Note 27 : Nous utilisons l’expression Approche Statistique Normative dans le présent rapport afin de référer à une approche reconnue en statistique, soit la théorie des sondages, que nous avons utilisée afin d’analyser l’Approche Statistique KPMG. L’ouvrage mentionné à l’Annexe 8 du présent rapport traite de la théorie des sondages.
Annexe 8 - Étendue de nos travaux: […] Théorie des sondages, Édition Economica, 1er janvier 1989, Christian Gourieroux.
- En interrogatoire principal, le Tribunal a spécifiquement demandé à M. Mraoua de savoir pourquoi il devait utiliser l’Approche Statistique Normative et pourquoi la méthode d’échantillonnage de M. Martin était incomplète ou approximative. La seule réponse que M. Mraoua a donnée est qu’il faut utiliser la théorie qu’il a retenue car c’est la bonne. Or, avec égards, le Tribunal ne trouve pas cette réponse très convaincante ni très rassurante. Dire « Ma méthode est la meilleure car c’est la meilleure » n’est pas très convaincant.
- M. Mraoua n’a pas pu indiquer aucun jugement d’un tribunal québécois portant sur l’Approche Statistique Normative.
- De plus, comme on vient de le voir dans l’extrait précité de la Pièce PGQ-22, M. Mraoua a indiqué dans son rapport que la seule source sur laquelle il s’est appuyé est un ouvrage sur les sondages; il le répète en contre-interrogatoire. En réinterrogatoire, M. Mraoua vient préciser que lorsqu’il parle de théorie des sondages, il parle de la théorie des statistiques. Or, avec égards, le Tribunal ne trouve pas cela très convaincant. Il aurait fallu expliquer cela bien davantage, et la fourniture en fin de preuve par le PGQ de la Pièce PGQ-59[185] n’y change rien.
- Également, lorsqu’interrogé sur l’homogénéité de l’échantillon et sur le choix de sa méthode par rapport à ce que M. Martin a fait, M. Mraoua indique qu’il recherche la certitude mathématique. Or, encore ici avec égards, la certitude mathématique n’est pas ce que l’article 595 Cpc demande; le Cpc demande d’être « suffisamment précis ». En recherchant une certitude mathématique, M. Mraoua lève la barre à des kilomètres de ce qui est requis en action collective et vient discréditer toute son approche. Cette certitude mathématique est également, selon le Tribunal, une manière pour le PGQ de proposer un objectif qui est finalement inatteignable; encore ici, l’objectif semble être d'empêcher la détermination de toute taille de groupe.
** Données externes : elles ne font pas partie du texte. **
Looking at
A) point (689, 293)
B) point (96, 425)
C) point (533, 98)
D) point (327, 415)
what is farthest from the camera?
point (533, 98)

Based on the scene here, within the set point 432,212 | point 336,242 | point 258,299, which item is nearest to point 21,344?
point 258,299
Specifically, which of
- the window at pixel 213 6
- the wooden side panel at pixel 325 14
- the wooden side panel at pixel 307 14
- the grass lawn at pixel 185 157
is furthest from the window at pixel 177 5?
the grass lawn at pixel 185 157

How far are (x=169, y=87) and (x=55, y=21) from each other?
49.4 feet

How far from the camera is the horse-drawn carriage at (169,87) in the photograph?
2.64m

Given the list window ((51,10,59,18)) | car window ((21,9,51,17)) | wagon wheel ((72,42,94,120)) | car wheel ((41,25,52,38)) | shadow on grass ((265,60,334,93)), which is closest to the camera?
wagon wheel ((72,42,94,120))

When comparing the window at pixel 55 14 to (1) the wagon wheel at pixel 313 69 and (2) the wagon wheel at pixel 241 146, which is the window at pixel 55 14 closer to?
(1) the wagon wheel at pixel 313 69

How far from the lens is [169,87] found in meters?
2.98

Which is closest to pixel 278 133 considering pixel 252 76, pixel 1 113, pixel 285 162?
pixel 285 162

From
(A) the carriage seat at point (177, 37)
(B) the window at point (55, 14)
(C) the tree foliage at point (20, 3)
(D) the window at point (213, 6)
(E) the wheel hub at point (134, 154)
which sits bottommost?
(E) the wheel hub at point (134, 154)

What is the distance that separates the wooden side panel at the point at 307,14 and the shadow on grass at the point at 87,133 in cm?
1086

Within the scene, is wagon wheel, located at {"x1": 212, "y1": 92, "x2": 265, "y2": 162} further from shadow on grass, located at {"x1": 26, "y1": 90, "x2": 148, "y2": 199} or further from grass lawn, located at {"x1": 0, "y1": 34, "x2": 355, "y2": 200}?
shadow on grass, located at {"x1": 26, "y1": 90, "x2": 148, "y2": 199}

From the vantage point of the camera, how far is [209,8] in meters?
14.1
- Bref, le Tribunal n’a pas été convaincu que l’Approche Statistique Normative de M. Mraoua est à privilégier sur la méthodologie de M. Martin. Le Tribunal pourrait donc arrêter ici et rejeter en bloc la cinquième critique du travail de M. Martin. Le Tribunal va néanmoins analyser les quatre arguments de M. Mraoua.
- Premièrement, selon M. Mraoua expert du PGQ, M. Martin a erré quant à l’étape 1 de l’Approche Statistique Normative (analyse descriptive et validation de l’homogénéité du bassin), car il n’a pas fait d’analyse d’homogénéité.
- Le Tribunal rejette cette critique de M. Mraoua pour deux raisons. Première raison, nulle part dans son rapport écrit Pièce PGQ-22 et dans son témoignage oral n’explique-t-il exactement ce qu’est un test d’homogénéité et comment on doit le faire.
- Le Tribunal note qu’il a retrouvé la note 31 dans la Pièce PGQ-22, qui se lit ainsi :
Note 31 : La notion d’homogénéité en statistique réfère à un groupe d’éléments (tels une population, un sous-groupe d’une population ou un échantillon) qui partagent des caractéristiques semblables ou identiques. Dans le cas présent, puisque le Bassin Adulte Initial et le Bassin Adulte Alternatif contiennent des comparutions liées à des adultes qui ne sont pas des membres du Groupe, il s’agit d’une indication que ces bassins (ou populations) ne sont pas homogènes.
- Or, selon le Tribunal, cela n’explique pas vraiment quel est le test à faire.
- Lorsque questionné spécifiquement sur cela par le Tribunal, M. Mraoua répond que le test d’homogénéité est le test de khi-deux, ce qui veut dire regarder par rapport à une variable la durée de détention.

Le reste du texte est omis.